Le débat sur l’utilisation de ces technologies prendra inévitablement une ampleur grandissante au fil des années à venir. Nous sentons une réelle prise de conscience de l’importance de l’éthique de l’intelligence artificielle. Ses notions de biais et d’explicabilité des algorithmes sont notamment très populaires. Algorithmes simplistes, erreurs statistiques en série, reproduction d’inégalités sociales…, les risques sont à la mesure des promesses gigantesques de cette technologie : gigantesques.

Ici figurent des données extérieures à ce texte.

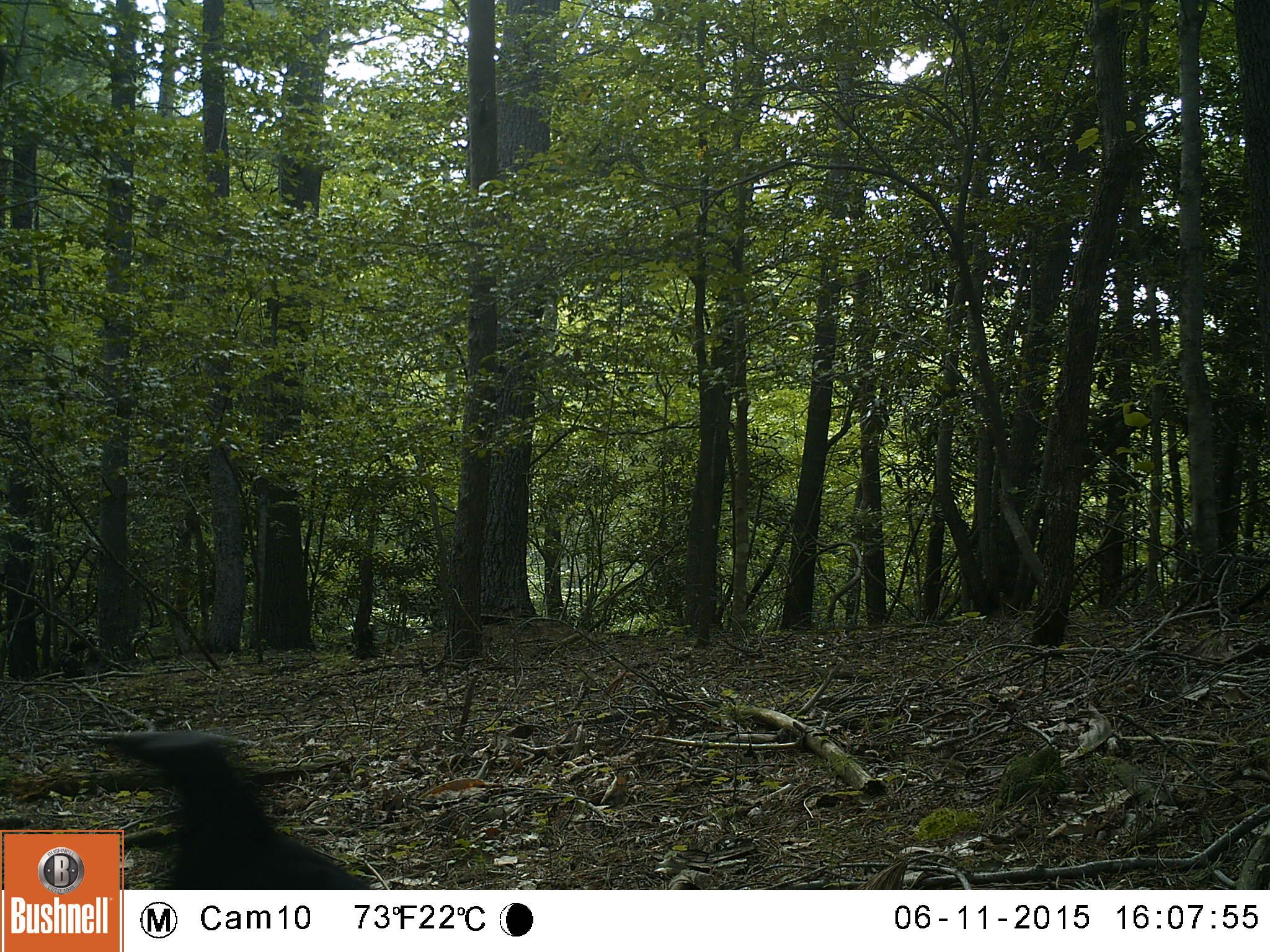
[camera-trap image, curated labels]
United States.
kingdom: Animalia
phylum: Chordata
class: Aves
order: Passeriformes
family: Corvidae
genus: Corvus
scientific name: Corvus brachyrhynchos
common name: american crow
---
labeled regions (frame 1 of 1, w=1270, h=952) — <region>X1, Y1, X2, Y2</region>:
American Crow: <region>93, 727, 390, 887</region>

L’éthique numérique traite de questions telles que de la manière de développer l’intelligence artificielle plutôt que de celle comment l’utiliser par la suite. Cependant, les deux faces de la médaille sont discutables. À quel point les robots peuvent-ils être intelligents ? Que sont-ils autorisés à faire ? Devraient-ils avoir des sentiments et si oui lesquels ? S'ils ont des sentiments, qu'avons-nous le droit de faire avec eux ? Par la suite, vont-ils avoir les droits de l'homme ?

Bien sûr, ce sont des questions futuristes. Mais certaines d'entre elles sont d’actualité. L’éthique numérique concerne toujours l’impact de la technologie sur l'homme. Est-il moralement acceptable de remplacer les travailleurs humains par une intelligence artificielle ? C'est probablement la question la plus posée dans le secteur de la production pour le moment.

Alors que de nombreux chercheurs utilisent ces nouveaux outils pour innover et faire progresser différentes disciplines, quelques-uns, comme Fred Fonseca, abordent ces avancées d’une perspective éthique. Une question se pose : faut-il moraliser l’intelligence artificielle ? Si oui comment ?

« Il existe un nouveau domaine appelé l'éthique des données », a déclaré Fonseca, professeur associé au Collège des sciences de l'information et de la technologie de Penn State et membre du corps professoral 2019-2020 du Rock Ethics Institute de Penn State. « Nous collectons des données et les utilisons de différentes manières. Nous devons commencer à réfléchir davantage à la manière dont nous les utilisons et à ce que nous en faisons. La technologie n’ira nulle part. Nous devons y réfléchir davantage et mieux la comprendre afin de pouvoir prendre, en toute connaissance de cause, les décisions adéquates. »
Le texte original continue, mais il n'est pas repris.